_ACTION ITEM:_
Please copy out the passage on the intersection point of two linked lists below in full, word for word.

_GIVEN PASSAGE:_
_ _ _ _

Intersection point of two linked list
Given two singly linked lists of size N and M, write a program to get the point where two linked lists intersect each other, return null if the lists do not intersect.
Example
Input:
List 1 = [1,3,1,2,4], List 2 = [3,2,4]
Output: 2
Approach
The difference between the lengths of the two linked lists can be used to find the intersection of the linked lists.
Let us understand the approach with steps below.
Step 1 : Create two dummy nodes namely d1 and d2 pointing to the head of the first linked list and head of the second linked list respectively.
Step 2 : Traverse both the linked lists using the dummy nodes and calculate the length of the linked list
Step 3 : Calculate the positive difference between the lengths of the two linked lists.

_ _ _ _

_COLLECTED MATERIAL:_
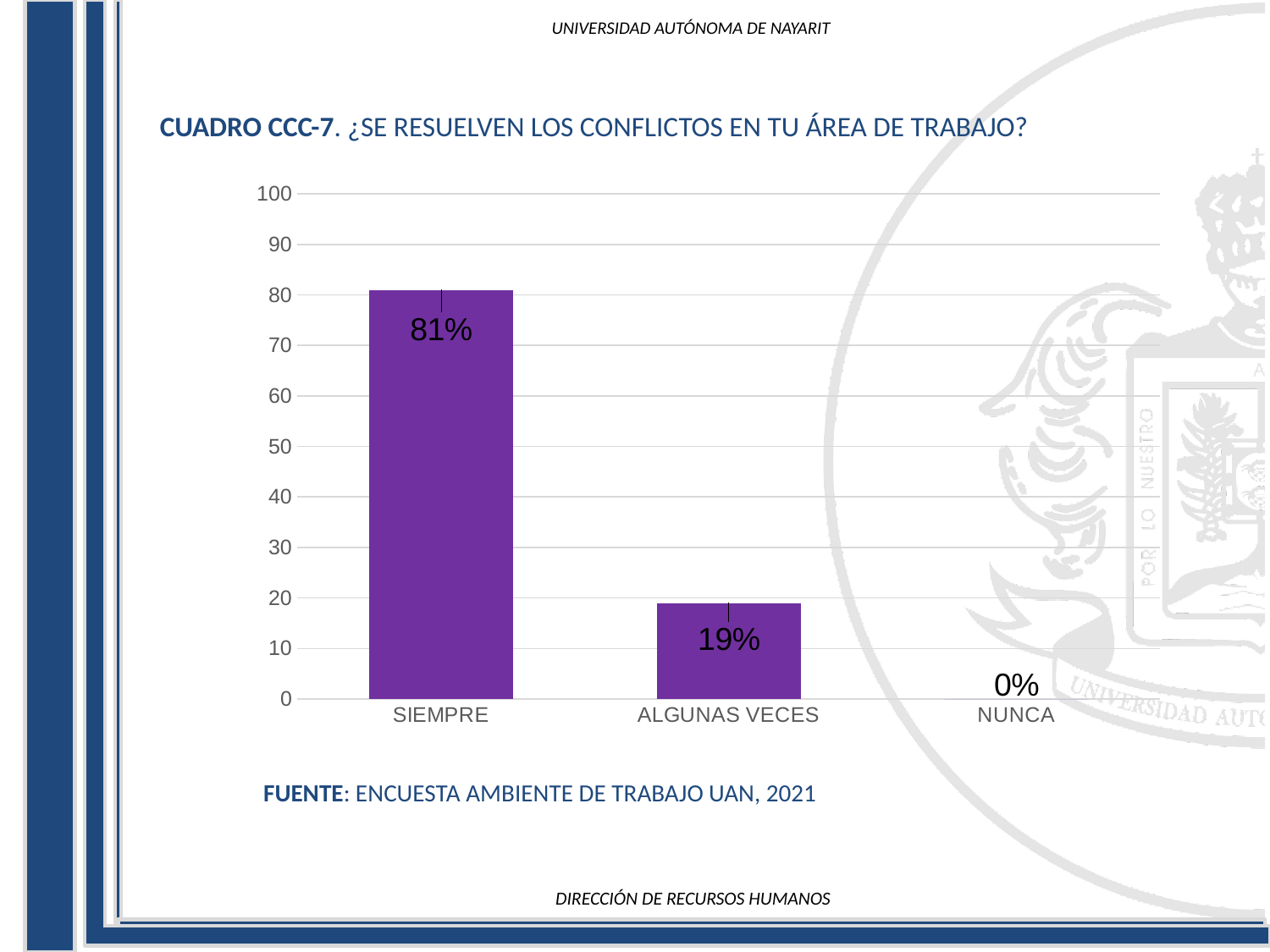
What is the value for NUNCA? 0% Is the value for SIEMPRE greater or less than 70? greater Which category has the highest value? SIEMPRE What is the source cited below the chart? ENCUESTA AMBIENTE DE TRABAJO UAN, 2021 What is the difference between the values for SIEMPRE and ALGUNAS VECES? 62% Which category has the lowest value? NUNCA What kind of chart is shown on the slide? bar chart What is the value for ALGUNAS VECES? 19% Which is larger, the value for ALGUNAS VECES or the value for NUNCA? ALGUNAS VECES Is the value for ALGUNAS VECES greater or less than 30? less What is the value for SIEMPRE? 81% How many categories are shown on the x axis? 3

_ _ _ _

_SOLUTION TO THE EXERCISE:_
Intersection point of two linked list
Given two singly linked lists of size N and M, write a program to get the point where two linked lists intersect each other, return null if the lists do not intersect.
Example
Input:
List 1 = [1,3,1,2,4], List 2 = [3,2,4]
Output: 2
Approach
The difference between the lengths of the two linked lists can be used to find the intersection of the linked lists.
Let us understand the approach with steps below.
Step 1 : Create two dummy nodes namely d1 and d2 pointing to the head of the first linked list and head of the second linked list respectively.
Step 2 : Traverse both the linked lists using the dummy nodes and calculate the length of the linked list
Step 3 : Calculate the positive difference between the lengths of the two linked lists.